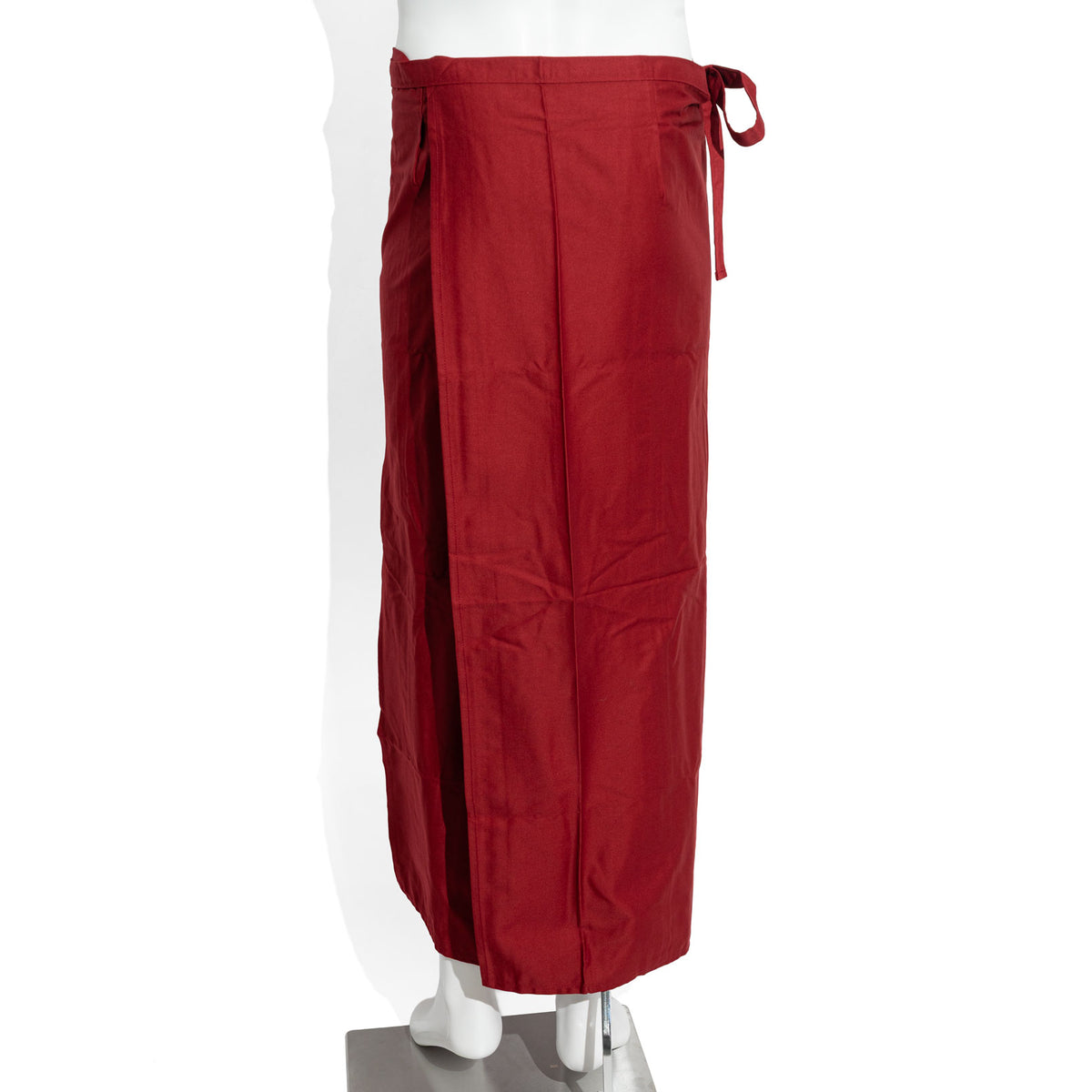 Carpe Diem Waiter's Apron Bistro Apron Kitchen Apron Long Red "Logo on Front" – View 3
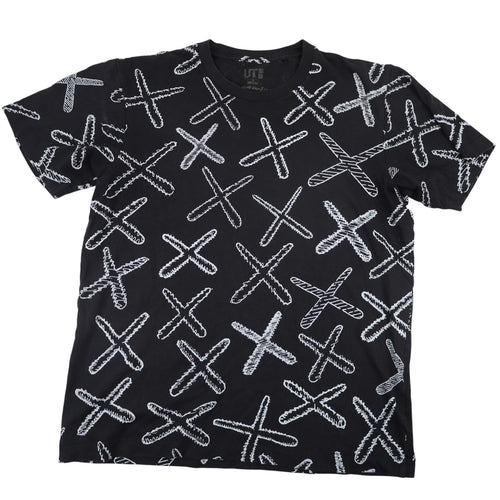 Kaws x Uniqlo Allover X Graphic T Shirt - M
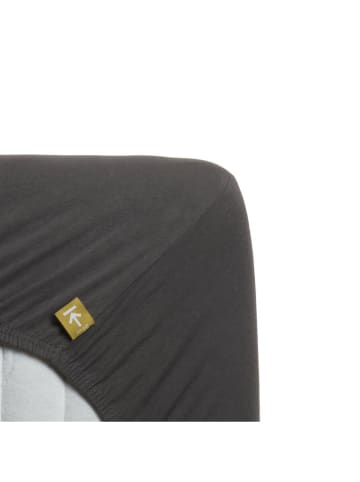 Beddinghouse Jersey hoeslaken antraciet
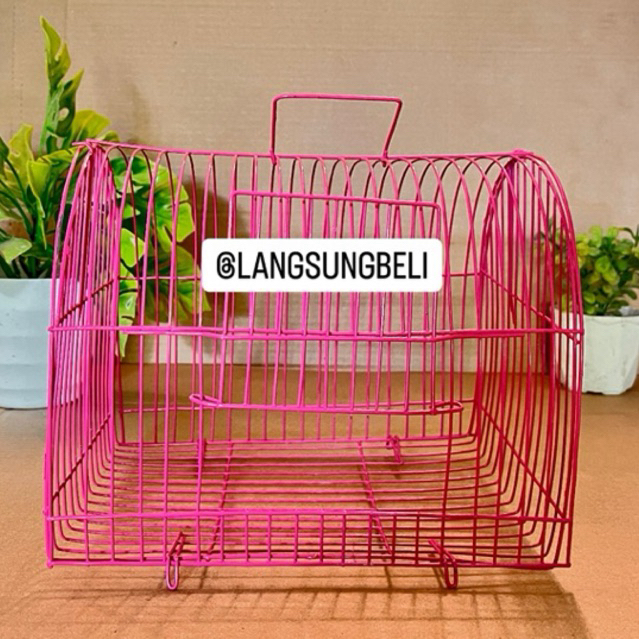 sangkar burung mini/kandang untulan burung mini/sangkar burung kecil lovebird pleci parkit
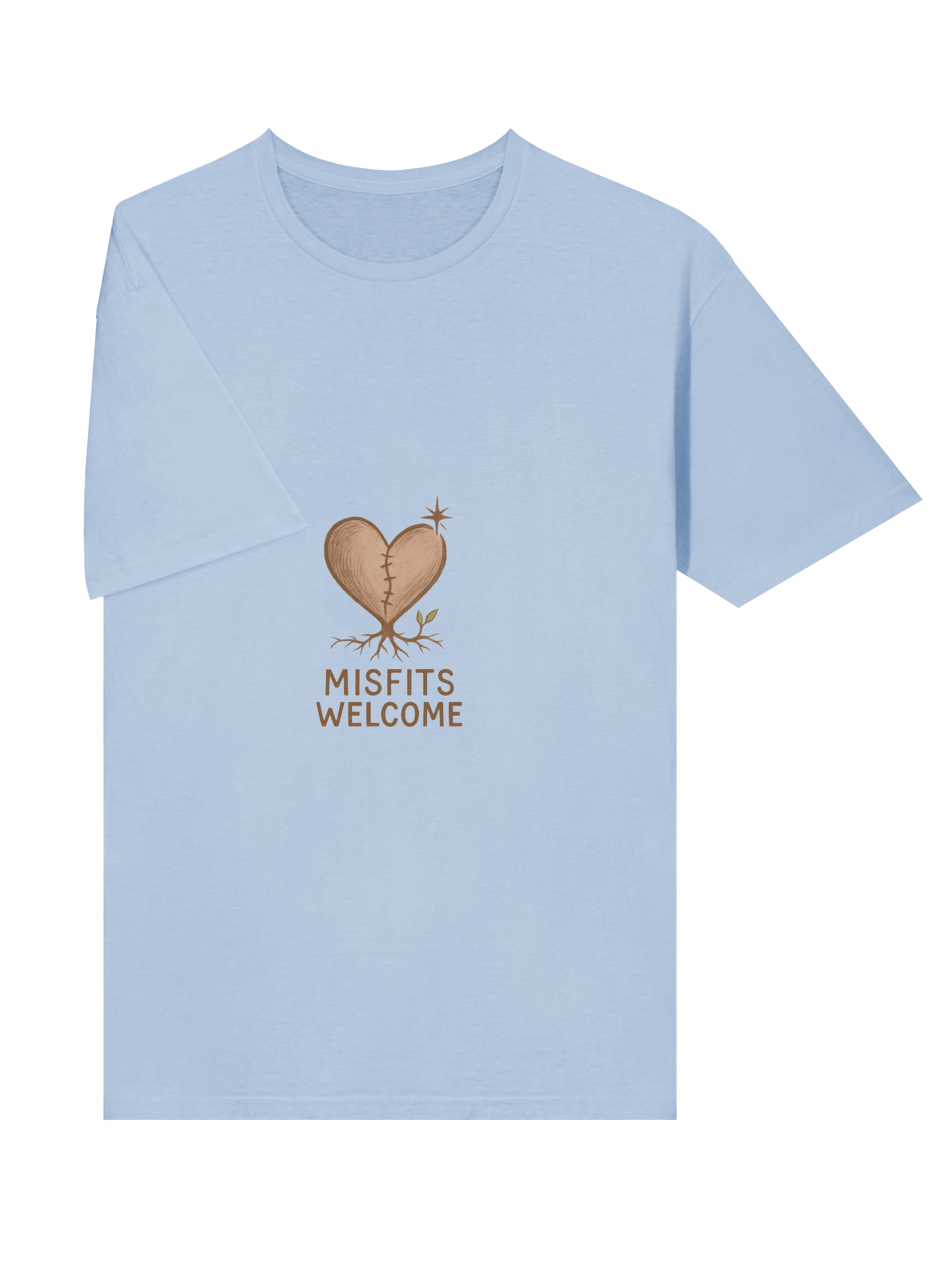Misfits Welcome Heart T-Shirt product image (103)
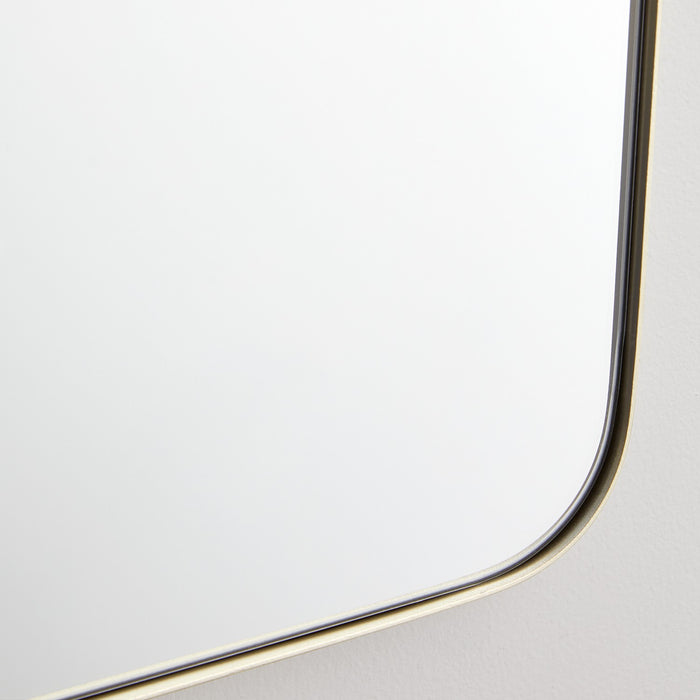 Quorum 12-2436-61 Mirror, Silver Finished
○ ○ ○
● **EXERCISE**
Rewrite these records with every "Apron" changed to "Pinafore" and nothing else altered. Leave the pictures out of your answer.

● **EXPECTED ANSWER**
 Carpe Diem Waiter's Pinafore Bistro Pinafore Kitchen Pinafore Long Red "Logo on Front" – View 3
 Kaws x Uniqlo Allover X Graphic T Shirt - M
 Beddinghouse Jersey hoeslaken antraciet
 sangkar burung mini/kandang untulan burung mini/sangkar burung kecil lovebird pleci parkit
Misfits Welcome Heart T-Shirt product image (103)
 Quorum 12-2436-61 Mirror, Silver Finished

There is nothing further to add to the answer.